Je suis un ancien alcoolique toxicomane qui est sobre depuis 34 ans et qui se bat aujourd’hui avec ses excès de nourriture. Se saouler dans le sport, la nourriture, le travail, le sexe, la drogue et la boisson apaise les tensions intérieures… pour un temps limité,  jusqu’à la prochaine crise déguisée en faux besoin. Comprendre que toute forme d’excès est synonyme d’ivresse et faire face à son ombre est déstabilisant. La route à emprunter pour aller vers la lumière semble insurmontable jusqu’au jour où se mentir à soi nous empoisonne la vie … et le corps. Transformer le vinaigre en miel est un long travail sur soi. D’abord accepter son impuissance face à la situation, assumer ses failles et reconnaître que nos atouts n’ont pas été effacés par les abus, mais attendent de reprendre vie. Développer de la bienveillance à notre égard est essentiel pour y arriver.

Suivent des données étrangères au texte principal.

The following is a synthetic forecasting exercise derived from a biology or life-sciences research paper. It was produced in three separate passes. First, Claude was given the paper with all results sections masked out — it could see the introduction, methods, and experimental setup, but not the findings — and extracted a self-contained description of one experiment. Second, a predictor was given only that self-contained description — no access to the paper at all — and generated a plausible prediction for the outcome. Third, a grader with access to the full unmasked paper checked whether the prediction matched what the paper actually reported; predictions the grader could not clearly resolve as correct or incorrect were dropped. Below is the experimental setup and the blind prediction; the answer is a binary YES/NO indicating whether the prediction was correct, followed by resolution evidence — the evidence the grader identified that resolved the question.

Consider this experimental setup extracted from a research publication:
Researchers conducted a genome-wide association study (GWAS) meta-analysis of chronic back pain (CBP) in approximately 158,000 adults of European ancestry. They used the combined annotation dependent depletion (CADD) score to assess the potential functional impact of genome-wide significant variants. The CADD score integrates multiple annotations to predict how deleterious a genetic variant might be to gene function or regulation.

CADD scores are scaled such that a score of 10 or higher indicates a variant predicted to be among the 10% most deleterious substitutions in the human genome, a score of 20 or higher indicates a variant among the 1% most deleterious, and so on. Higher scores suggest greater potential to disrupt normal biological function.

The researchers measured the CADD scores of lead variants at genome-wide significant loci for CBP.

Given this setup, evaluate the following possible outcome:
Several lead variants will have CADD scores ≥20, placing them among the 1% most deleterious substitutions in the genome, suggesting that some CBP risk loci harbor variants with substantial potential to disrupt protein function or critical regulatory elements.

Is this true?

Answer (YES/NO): NO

Le rétablissement est jalonné de hauts et de bas, d’histoires qu’on se raconte et de scénarios qui n’existent que dans nos pensées. Parfois même on pense que la vie nous récompensera pour notre bonne action. Mais on comprend vite que la vie ne nous doit rien et que rien ne fonctionne au mérite.

UN DÉCLENCHEUR

Y a-t-il un déclencheur, une alarme qui sonne et qui nous avise d’un danger éminent si on ne bouge pas? Pas toujours. Parfois, les astres s’alignent et l’occasion de se prendre en main se présente sur un plateau. Mais au préalable, une réflexion en profondeur a été faite et le bon «timing» ne fait que donner le signal de départ et on saute dans un train en marche.

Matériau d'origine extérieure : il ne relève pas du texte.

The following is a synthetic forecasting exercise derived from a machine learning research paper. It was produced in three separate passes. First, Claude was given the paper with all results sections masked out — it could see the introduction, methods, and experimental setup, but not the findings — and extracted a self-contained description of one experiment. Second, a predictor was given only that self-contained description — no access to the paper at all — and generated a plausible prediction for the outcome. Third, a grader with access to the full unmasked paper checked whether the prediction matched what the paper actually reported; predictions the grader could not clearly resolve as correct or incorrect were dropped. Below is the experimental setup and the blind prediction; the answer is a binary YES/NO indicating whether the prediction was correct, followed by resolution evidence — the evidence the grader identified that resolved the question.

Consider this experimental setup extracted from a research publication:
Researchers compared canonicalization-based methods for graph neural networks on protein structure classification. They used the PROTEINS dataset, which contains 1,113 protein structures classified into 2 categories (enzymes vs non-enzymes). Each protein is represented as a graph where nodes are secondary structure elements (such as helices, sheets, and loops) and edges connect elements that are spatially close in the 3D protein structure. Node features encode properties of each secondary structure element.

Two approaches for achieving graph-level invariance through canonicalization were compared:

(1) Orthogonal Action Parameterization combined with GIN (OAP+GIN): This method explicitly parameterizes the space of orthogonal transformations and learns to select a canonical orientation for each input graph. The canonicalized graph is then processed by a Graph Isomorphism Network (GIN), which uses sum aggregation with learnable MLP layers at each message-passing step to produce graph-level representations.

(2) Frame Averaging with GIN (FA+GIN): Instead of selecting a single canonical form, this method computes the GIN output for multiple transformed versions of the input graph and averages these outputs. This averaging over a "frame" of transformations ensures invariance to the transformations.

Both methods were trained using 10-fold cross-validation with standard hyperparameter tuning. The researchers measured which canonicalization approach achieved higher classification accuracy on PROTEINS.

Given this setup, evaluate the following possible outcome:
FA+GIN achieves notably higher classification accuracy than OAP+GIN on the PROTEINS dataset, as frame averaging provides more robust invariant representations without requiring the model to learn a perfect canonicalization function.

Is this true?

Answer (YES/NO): NO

En toute honnêteté, je pense que la chance y joue pour quelque chose. Une forme de grâce qui nous est accordée. Oui bien sûr il faut y mettre les efforts. «Pour transformer notre vie, il faut transformer nos pratiques». Stéphane Leblanc, Académie du leadership conscient. Personnellement, je ne crois pas au simple pouvoir de la vertu pour renverser une situation. Le fruit doit-être mûr. Les choses changent quand elles sont mûres, mais elles mûrissent plus vite quand on les éclaire». Pierre Foglia.

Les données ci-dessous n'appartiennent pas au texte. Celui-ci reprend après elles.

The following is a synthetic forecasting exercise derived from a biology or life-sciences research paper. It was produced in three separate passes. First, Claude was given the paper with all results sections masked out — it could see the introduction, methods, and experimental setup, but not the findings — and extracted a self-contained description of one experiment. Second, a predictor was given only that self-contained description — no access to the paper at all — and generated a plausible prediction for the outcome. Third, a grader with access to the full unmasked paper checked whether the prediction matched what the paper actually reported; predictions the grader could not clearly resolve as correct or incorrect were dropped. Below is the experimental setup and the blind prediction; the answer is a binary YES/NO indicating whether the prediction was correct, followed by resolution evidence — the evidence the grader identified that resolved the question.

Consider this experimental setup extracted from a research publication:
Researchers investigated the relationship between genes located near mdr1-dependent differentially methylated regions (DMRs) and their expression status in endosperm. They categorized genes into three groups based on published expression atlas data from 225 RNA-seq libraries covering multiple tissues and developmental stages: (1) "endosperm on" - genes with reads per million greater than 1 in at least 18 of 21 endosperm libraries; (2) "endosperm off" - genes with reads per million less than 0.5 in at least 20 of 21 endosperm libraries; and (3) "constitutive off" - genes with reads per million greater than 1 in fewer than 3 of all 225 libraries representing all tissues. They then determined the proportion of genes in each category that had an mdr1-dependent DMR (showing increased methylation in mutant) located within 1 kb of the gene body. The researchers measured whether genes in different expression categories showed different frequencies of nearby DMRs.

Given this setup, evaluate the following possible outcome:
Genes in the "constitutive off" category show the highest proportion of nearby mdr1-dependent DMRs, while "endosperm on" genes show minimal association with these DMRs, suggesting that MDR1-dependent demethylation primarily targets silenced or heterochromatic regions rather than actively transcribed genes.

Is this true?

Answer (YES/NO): NO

Autant devons-nous nous informer pour mieux comprendre nos comportements vestimentaires, alimentaires, littéraires et sportifs, autant devons-nous scruter notre mode de fonctionnement face à nous-mêmes et entreprendre l’éducation de notre soi. Mais cela ne règle pas tout. Comment se fait-il que j’offre autant de résistance face à l’exercice physique et une hygiène de vie plus équilibrée alors que j’ai réussi à vaincre l’alcoolisme, la toxicomanie et la cigarette? Comment évaluer les degrés de la motivation? Selon l’importance du domaine à améliorer? Les bienfaits obtenus? Craindre le pire si aucune action n’est prise?

ABANDONNER

Pourquoi certains y arrivent-ils alors que d’autres échouent? En partie à cause de la pression personnelle qu’on s’impose et cette pression est grandement alimentée par les thèmes phares de notre société. Par exemple, l’instantanéité qui nous pousse à vouloir obtenir des résultats fracassants dans un temps record et qui mène au découragement. Pour cela, nos objectifs doivent être réalisables et en lien avec nos limites. Pourquoi être soudainement en URGENCE après une longue période d’inertie?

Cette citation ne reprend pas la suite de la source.